OpenAI has launched a major update to ChatGPT's image-generation capabilities, integrating advanced tools for creating and editing visuals directly through its GPT-4o model. The rollout, announced Tuesday during a livestream by CEO Sam Altman, represents the first significant leap in ChatGPT's visual functions in more than a year.
The updated model allows users to generate images, modify existing visuals, and design complex materials such as charts, menus, and maps-all through conversational prompts. The features are available immediately for subscribers to OpenAI's $200-a-month Pro plan, and will expand to free and Plus-tier users, along with developers accessing OpenAI's API, in the coming weeks.
OpenAI demonstrated how users can iterate on image requests in real time, such as asking for "a snail in a city," then refining that scene by changing the backdrop or adding accessories. The company said the system can also handle more complicated instructions regarding image composition.
The model's ability to render legible and structured text within images-long a challenge for generative AI-has been notably improved. OpenAI said this enhancement makes ChatGPT better equipped to produce infographics, diagrams, logos, and other professional visuals. The company added that it can now generate "a photorealistic image of a custom menu," or even a map, in response to user prompts.
According to OpenAI, the upgraded system takes longer to process image requests than its predecessor DALL·E 3, but this time investment results in more accurate and detailed outputs. It can also perform "inpainting" on existing images-editing foreground and background elements, even when people are present in the photo.
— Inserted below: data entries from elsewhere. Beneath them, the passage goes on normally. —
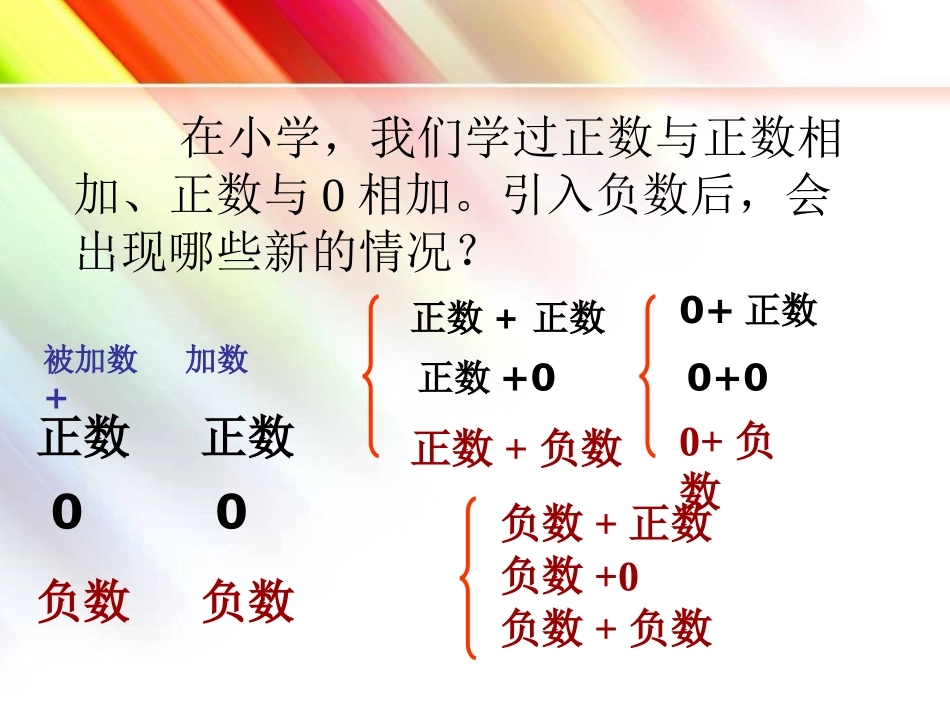 在小学，我们学过正数与正数相加、正数与 0 相加。引入负数后，会出现哪些新的情况？

被加数 + 加数

正数 正数

0 0

负数 负数

正数 + 正数
正数 +0
正数 + 负数

0+ 正数
0+0
0+ 负数

负数 + 正数
负数 +0
负数 + 负数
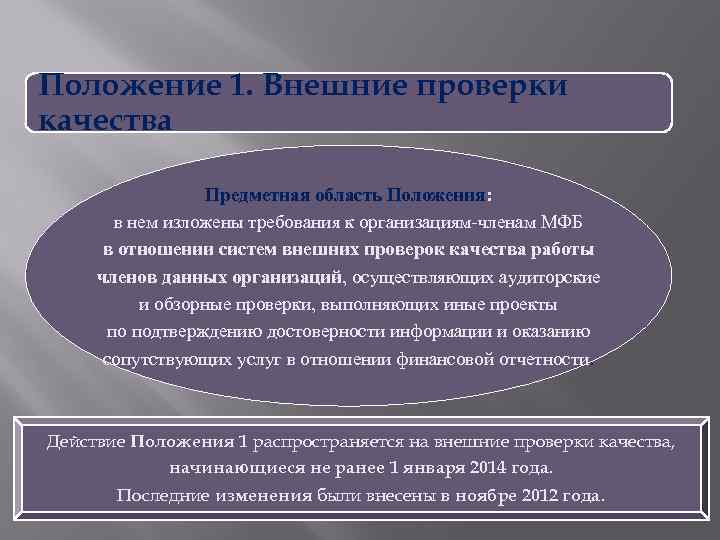 Положение 1. Внешние проверки качества

Предметная область Положения:
в нем изложены требования к организациям-членам МФБ в отношении систем внешних проверок качества работы членов данных организаций, осуществляющих аудиторские и обзорные проверки, выполняющих иные проекты по подтверждению достоверности информации и оказанию сопутствующих услуг в отношении финансовой отчетности.

Действие Положения 1 распространяется на внешние проверки качества, начинающиеся не ранее 1 января 2014 года.
Последние изменения были внесены в ноябре 2012 года.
To train GPT-4o's image capabilities, OpenAI told The Wall Street Journal it used "publicly available data," in addition to proprietary content from partners such as Shutterstock.
"We're respecting of the artists' rights in terms of how we do the output, and we have policies in place that prevent us from generating images that directly mimic any living artists' work," said Brad Lightcap, OpenAI's chief operating officer, in a statement to the Journal.
OpenAI also said it offers an opt-out form for artists to request removal of their work from the model's training datasets. The company noted that it honors requests to block its web-scraping bots from collecting training data from websites, including image files.
The feature rollout arrives amid increased scrutiny of generative AI models. Google's recent image-generation update to its Gemini 2.0 Flash model went viral-but faced backlash for its lack of safeguards, which allowed users to produce copyrighted or manipulated content such as watermark-free images and fictional characters.
OpenAI acknowledged limitations in its own system. In a blog post, the company said ChatGPT may "make things up when generating images, such as including text with fake country names on a picture." It also noted that smaller text and non-Latin alphabets can be difficult for the AI to render correctly.
According to the blog post, image generation can take up to a minute with the new features. "It takes longer because the images are more detailed," Altman said during the livestream.